1.1 Derivation of the bias corrections

1.1.1 Bias correction of the estimator \(\widehat{\theta }\) under the limit distribution

Let \(T_1, \dots , T_{N-1}\) be a sequence of interexceedance times obtained from an underlying series \(X_1, \dots , X_n\) for a high enough threshold u.

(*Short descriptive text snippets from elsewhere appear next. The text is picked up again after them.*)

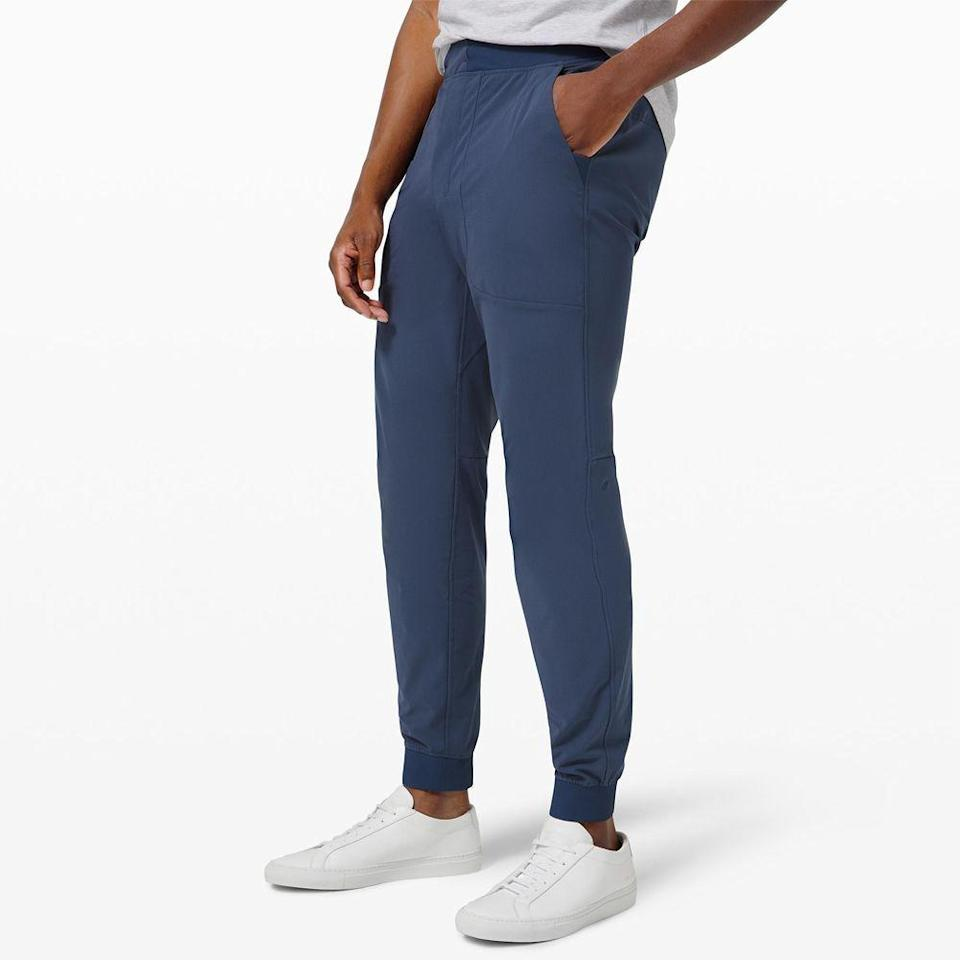 """<p><strong>Lululemon</strong></p><p>lululemon.com</p><p><strong>$128.00</strong></p><p><a href=""""https://go.redirectingat.com?id=74968X1596630&url=https%3A%2F%2Fshop.lululemon.com%2Fp%2Fmens-travel-essentials%2FAbc-Jogger%2F_%2Fprod8530240&sref=https%3A%2F%2Fwww.menshealth.com%2Ftechnology-gear%2Fg34497236%2Fbest-gifts-for-brother%2F"""" rel=""""nofollow noopener"""" target=""""_blank"""" data-ylk=""""slk:BUY IT HERE"""" class=""""link rapid-noclick-resp"""">BUY IT HERE</a></p><p>If he doesn't own a pair of Lululemon joggers, he needs one. We're not exaggerating when we talk about their comfort, fit, and innovative moisture-wicking materials. He might be intimidated to make this purchase on his own, so jump on it for him, and forever elevate his go-to, not so cute, <em>grow-fit.</em></p>"""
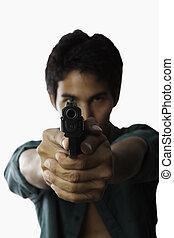 joven, asiático, hombre, automático, pistola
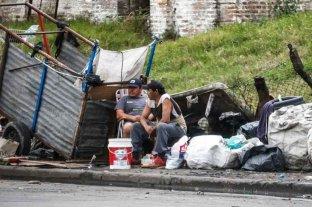 Mejoró la distribución del ingreso pero aumentó la cantidad de personas bajo la línea de pobreza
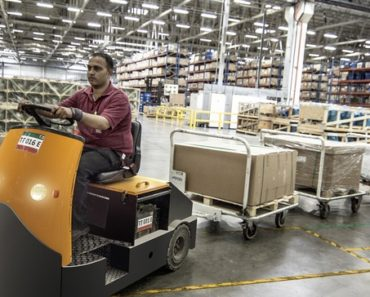 Managers shake up warehouse shifts ahead of peak season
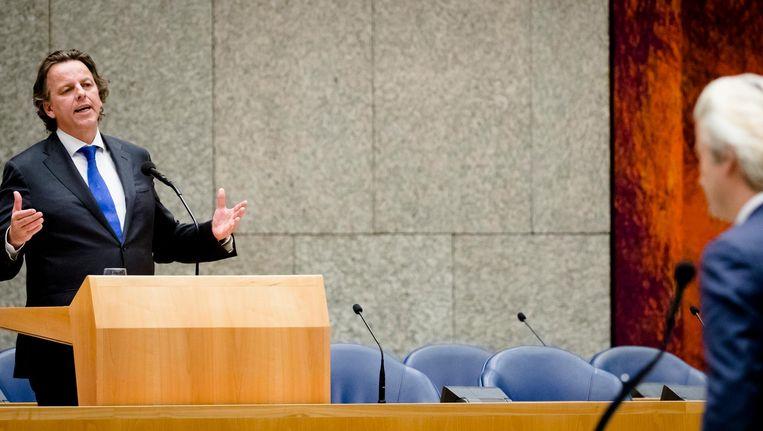 Bert Koenders beantwoordt vragen tijdens het Vragenuurtje. Beeld null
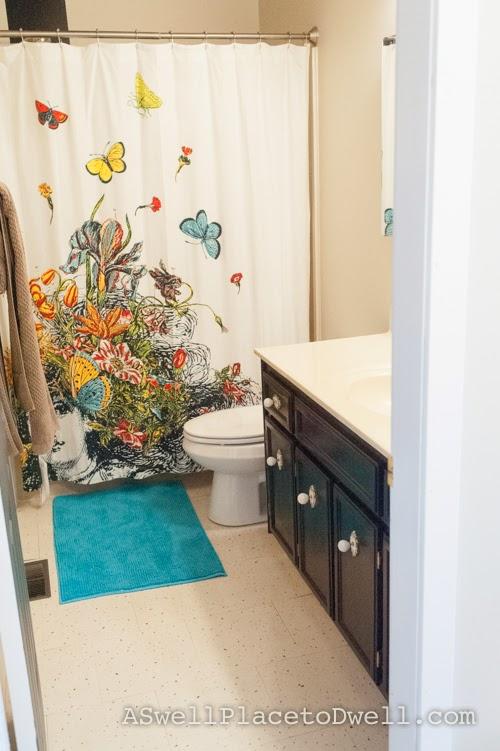 Painter's Touch High Gloss Black on bathroom vanity  #paint #bathroom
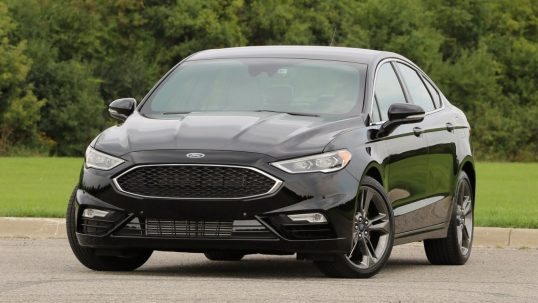 2017-ford-fusion-sport-review3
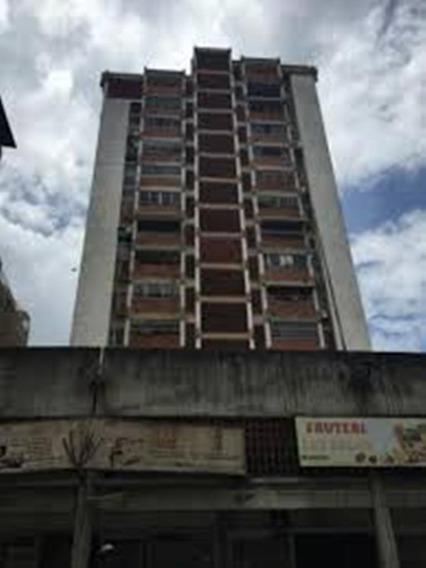 Apartamento En Res, Las Amazonas 04243368365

Moreover, let us assume that the underlying series satisfies the \(D^{(D+1)}(u_n)\) condition for certain non-negative integer D. On that account, times \(T_1, \dots , T_{N-1}\) exceeding D can be treated as approximately independent inter-cluster times (Ferro and Segers 2003).

Using the delta method (Casella and Berger 2002), we may establish the asymptotic approximation for the estimator (7), i.e.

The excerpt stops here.